Coincidently their farm bordered the hatstand ‘Prince Leopold’ lording over his divine kingdom – The Hutt River Province. Due to a constitutional loop hole, Prince Leopold decided to make his farm an independent country. Basically the Australian government tried to break him, and after he was almost bankrupted the government conceded that he was harmless and let him become independent. This done, he was free to create his own set of laws, and instead of setting up a casino, or any other money spinning ventures he built a post office and a church, the church being adorned with paintings in which the Prince and his family are depicted in a number of biblical scenes.
One Friday afternoon, perhaps after a can or 2 of Emu Bitter, he phoned up the ministry of Defence and declared war on Australia. Perhaps due to lack of resources against the might of the RAAF he wisely withdrew the declaration on the Monday. Presumably he is now an ally and I must check to see if he is considered a member of the coalition of the willing, and hence and Al Queda target.
Anyway we did the done thing and sent a postcard, bought a T-shirt and sat in the ceremonial throne.

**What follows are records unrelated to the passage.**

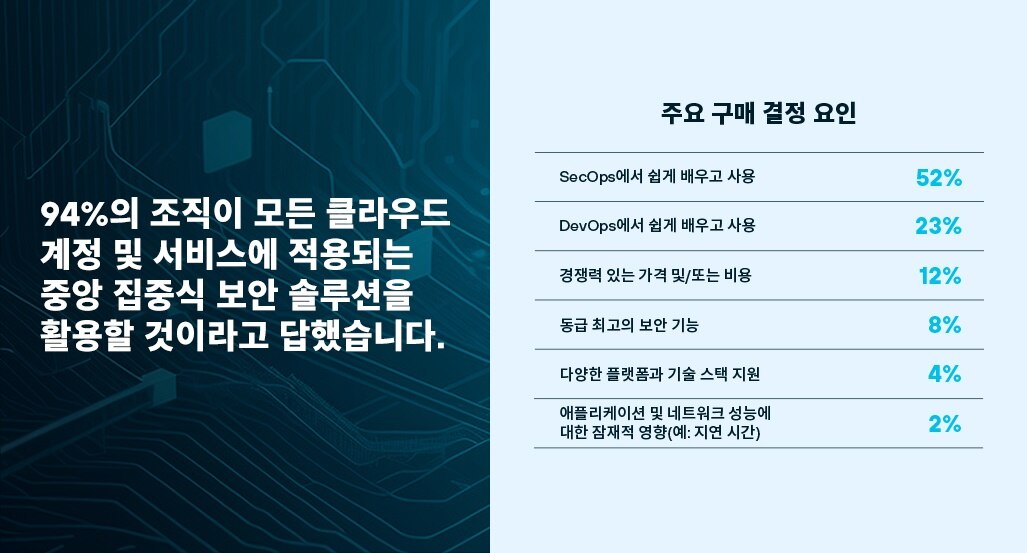 94%의 조직이 모든 클라우드 계정 및 서비스에 적용되는 중앙 집중식 보안 솔루션을 활용할 것이라고 답했습니다.

주요 구매 결정 요인

| | |
|---|---|
| SecOps에서 쉽게 배우고 사용 | 52% |
| DevOps에서 쉽게 배우고 사용 | 23% |
| 경쟁력 있는 가격 및/또는 비용 | 12% |
| 동급 최고의 보안 기능 | 8% |
| 다양한 플랫폼과 기술 스택 지원 | 4% |
| 애플리케이션 및 네트워크 성능에 대한 잠재적 영향(예: 지연 시간) | 2% |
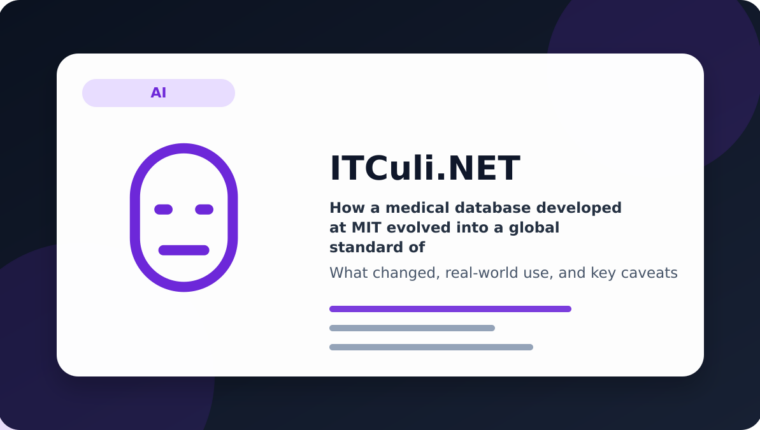 AI

ITCuli.NET

How a medical database developed at MIT evolved into a global standard of

What changed, real-world use, and key caveats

We headed up the coast a bit and dropped in to the Kalbarri national park to do the Loop walk. I think both of us were a bit surprised how nice this was, basically a gorge walk following the river in a loop. We met our first feral goats and had a bit of a swim, all terribly pleasant.


Add Image

At this point we did a bit of a U turn and headed back to Perth. A few reasons – Melissa was coming over from Melbourne for the weekend to see a mate, and we needed a TV for the world cup. We pretty much knocked over the drive in a day and cruised into Perth for early Friday evening. We checked into a backpackers and headed into town to meet Mel and her mate Jamie. I think we were a bit behind them in the drinking stakes and in Jamie’s own words he doesn’t get out as much as he’d like to and hence led the charge. By the time we met them Jamie was running around using a Kenny Everett gag that he’d seen on DVD the night before.
This involved running up to a woman, normally in mid conversation, and yelling in their ear;
“Do you like cocktails?”
“Sorry?”
“DO YOU LIKE COCKTAILS?”
“er, yes…”
“WELL, I’ve got one for you.”
By the time we’d got to the, (we are after all technically backpackers now) the elephant and wheel barrow, he had acquired a group of 3 women who had the uncanny knack of appearing 10 years older for every step nearer you got, and close up resembled salamis.
Anyway we watched some of Germany Vs Costa Rica and called it a night.
The following day we met up with Mel and Jamie at the casino for the Richmond Kangaroos game. I enjoyed recounting the nights events to Jamie‘s horror. Goodness it was a refreshing change as you well know, as normally it’s me running around like a headless chook
Richmond won and all we had to do was stay conscious for a further 6 hours in the pub and then we could watch the England Paraguay game. Despite listing badly we managed to stay up right, and I even managed to get through to Prys in the stands.
You can ask Siobhan what happened the next day, use “ceramic mug” as a reference.
Any way we managed to get out on Monday and drove to Denham near Monkey Mia, getting in about 8.00. Anyone would think the campsite hadn’t received visitors after 4 pm the way they kept referring to the lateness of the hour.
This is what we then discovered:

1. It is Australia V Japan, the first game Australia have played in the world cup for 32 years.
2. No pubs in Denham are open beyond 9.30 tonight.
3. The game starts at 9.00
4. Our portable television (purchased for just such occasions) does not pick up SBS in this spot.
5. The radio is only giving out the score every 30 minutes after the news.

So we sat and wondered what happened when at around midnight several caravans started making a lot of noise.
Turns out Australia once again prove their sporting prowess and genuine desire to win against all odds etc.
Come on England!
Oh and I eventually got too upset with my beard, and so off it came, but not before I shaved it into a religious Belgian for Bruce.